Текущая страница: 16 (всего у книги 45 страниц) [доступный отрывок для чтения: 17 страниц]

Забывая Перл-Харбор

Теперь, наконец, давайте вернемся к теме мести, которая, как может показаться, чрезмерно занимает малочисленные народности и которую они обычно приводят в объяснение войн. Мы, граждане современных государств, обычно не обращаем внимания на то, сколь сильной может быть жажда мести. Среди человеческих эмоций она сравнима с любовью, гневом, горем и страхом, о которых мы постоянно говорим. Современное общество разрешает и поощряет выражение любви, гнева, горя и страха, но только не жажды мести. Нас учат, что мстительное чувство примитивно, его следует стыдиться и стараться превозмочь. Наше общество прививает нам такие взгляды, чтобы отвратить от личной мести.

Нет сомнений в том, что для нас как граждан одного государства было бы невозможно мирно сосуществовать, если бы мы не отказались от права на личную месть и не оставили наказания государству. В противном случае мы тоже жили бы в условиях постоянной войны, существующих в большинстве традиционных сообществ. Однако даже для нас, жителей западных стран, обидчиков которых наказывает государство, сохраняется мучительное ощущение отсутствия личного удовлетворения. Один из моих друзей, чья сестра была убита грабителями, спустя десятилетия испытывает ярость, хотя государство поймало, судило и отправило грабителей в тюрьму.

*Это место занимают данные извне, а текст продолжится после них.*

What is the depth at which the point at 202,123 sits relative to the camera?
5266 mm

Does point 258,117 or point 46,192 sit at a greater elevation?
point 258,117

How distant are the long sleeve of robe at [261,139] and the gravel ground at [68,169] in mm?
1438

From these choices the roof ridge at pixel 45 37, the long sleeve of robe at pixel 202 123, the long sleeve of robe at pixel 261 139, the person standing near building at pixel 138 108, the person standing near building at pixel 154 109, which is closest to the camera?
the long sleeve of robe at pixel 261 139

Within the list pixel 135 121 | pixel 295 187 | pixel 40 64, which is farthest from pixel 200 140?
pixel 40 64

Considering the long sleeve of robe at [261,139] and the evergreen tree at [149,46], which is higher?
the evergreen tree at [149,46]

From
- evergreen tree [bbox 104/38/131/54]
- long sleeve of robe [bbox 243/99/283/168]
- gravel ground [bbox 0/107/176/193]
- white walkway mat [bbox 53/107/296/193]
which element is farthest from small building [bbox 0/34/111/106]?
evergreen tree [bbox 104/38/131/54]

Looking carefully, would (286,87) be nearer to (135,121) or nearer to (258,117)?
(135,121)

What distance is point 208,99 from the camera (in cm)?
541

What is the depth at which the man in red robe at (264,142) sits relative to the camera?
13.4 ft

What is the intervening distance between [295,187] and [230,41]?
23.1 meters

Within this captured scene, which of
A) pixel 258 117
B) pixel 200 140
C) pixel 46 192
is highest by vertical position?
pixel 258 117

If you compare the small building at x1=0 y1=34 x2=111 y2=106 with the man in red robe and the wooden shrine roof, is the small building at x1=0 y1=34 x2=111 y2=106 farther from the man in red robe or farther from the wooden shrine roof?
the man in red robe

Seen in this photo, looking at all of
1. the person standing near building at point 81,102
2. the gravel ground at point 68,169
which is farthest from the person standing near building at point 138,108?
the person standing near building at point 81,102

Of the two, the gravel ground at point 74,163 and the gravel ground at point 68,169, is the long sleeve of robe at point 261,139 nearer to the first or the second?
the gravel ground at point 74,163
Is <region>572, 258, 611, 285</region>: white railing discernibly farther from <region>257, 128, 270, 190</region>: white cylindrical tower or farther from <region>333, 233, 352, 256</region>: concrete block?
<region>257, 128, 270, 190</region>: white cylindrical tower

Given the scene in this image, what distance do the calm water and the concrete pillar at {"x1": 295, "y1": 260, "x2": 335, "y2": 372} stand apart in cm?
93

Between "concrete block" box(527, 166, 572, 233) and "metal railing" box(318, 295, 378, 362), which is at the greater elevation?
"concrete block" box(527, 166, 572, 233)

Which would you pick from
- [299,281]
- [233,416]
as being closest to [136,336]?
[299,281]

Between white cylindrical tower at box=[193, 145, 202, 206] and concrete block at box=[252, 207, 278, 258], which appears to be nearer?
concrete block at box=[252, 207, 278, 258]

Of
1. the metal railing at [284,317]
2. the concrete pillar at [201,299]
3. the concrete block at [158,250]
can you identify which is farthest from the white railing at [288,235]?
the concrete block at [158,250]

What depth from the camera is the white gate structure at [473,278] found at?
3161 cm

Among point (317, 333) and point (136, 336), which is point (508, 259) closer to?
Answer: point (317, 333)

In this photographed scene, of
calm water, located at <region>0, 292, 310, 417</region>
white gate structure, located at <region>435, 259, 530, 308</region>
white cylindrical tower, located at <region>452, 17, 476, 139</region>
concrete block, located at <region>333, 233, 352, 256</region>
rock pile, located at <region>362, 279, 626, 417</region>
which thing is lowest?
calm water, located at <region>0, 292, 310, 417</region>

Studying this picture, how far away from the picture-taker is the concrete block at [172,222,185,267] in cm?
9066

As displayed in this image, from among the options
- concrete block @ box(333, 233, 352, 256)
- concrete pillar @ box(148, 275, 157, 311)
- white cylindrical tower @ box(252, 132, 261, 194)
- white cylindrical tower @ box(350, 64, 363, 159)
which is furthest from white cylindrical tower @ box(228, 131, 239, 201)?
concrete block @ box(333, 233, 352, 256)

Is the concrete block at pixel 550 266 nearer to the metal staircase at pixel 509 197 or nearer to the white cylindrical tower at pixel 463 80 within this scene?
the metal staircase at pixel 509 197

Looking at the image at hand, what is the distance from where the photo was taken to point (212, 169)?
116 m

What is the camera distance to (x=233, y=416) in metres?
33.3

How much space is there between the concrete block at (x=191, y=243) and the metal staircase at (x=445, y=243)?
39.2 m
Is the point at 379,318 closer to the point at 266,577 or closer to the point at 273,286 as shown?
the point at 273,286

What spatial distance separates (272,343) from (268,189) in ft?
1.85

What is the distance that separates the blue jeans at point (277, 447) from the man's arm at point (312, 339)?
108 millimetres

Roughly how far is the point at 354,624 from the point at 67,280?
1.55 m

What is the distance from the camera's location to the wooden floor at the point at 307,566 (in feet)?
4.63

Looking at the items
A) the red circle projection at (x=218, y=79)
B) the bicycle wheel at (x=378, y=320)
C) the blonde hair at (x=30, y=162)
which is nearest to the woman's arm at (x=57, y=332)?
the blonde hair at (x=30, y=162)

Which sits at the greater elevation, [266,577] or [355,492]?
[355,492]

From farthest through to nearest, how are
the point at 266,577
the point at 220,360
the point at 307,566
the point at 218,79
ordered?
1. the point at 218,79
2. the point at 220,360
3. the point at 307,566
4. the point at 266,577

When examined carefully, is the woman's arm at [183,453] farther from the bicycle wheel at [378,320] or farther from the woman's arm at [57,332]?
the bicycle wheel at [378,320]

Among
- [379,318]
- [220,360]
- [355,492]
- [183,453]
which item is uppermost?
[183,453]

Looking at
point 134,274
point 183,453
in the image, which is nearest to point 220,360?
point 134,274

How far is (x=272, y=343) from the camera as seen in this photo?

Таким образом, мы, граждане государства, оказываемся в двойственном положении. Требование со стороны правительства монопольного права наказывать – важнейшее условие того, что мы живем в мире и безопасности. Однако это благо достается нам ценой тяжелой личной потери. Мои разговоры с новогвинейцами заставили меня понять, чем мы пожертвовали, предоставив отправление правосудия государству. Чтобы этого добиться, общество, существующие в нем религии и моральные кодексы постоянно твердят нам, что стремиться к мести дурно. Однако хотя осуществление мести следует предотвращать, признание в соответствующих чувствах должно быть не только разрешено, но и поощряться. Для близких родственников и друзей человека, который был убит или сильно пострадал, как и для самой жертвы, такие чувства естественны. Правительства многих государств пытаются предоставить родственникам жертв преступления возможность некоторого личного удовлетворения: им разрешается присутствовать на суде и в некоторых случаях обращаться к судье или к присяжным (см. главу 2), а иногда даже наблюдать за казнью убийцы близкого человека.

Те читатели, которым не случилось годами беседовать с горцами Новой Гвинеи, могут все еще удивляться: как могли эти сообщества стать такими непохожими на нас, как они могут радоваться убийствам и награждать за них? Какими извращенными чудовищами должны быть эти люди, чтобы столь бесстыдно говорить об удовольствии, которое испытывают от убийства врага?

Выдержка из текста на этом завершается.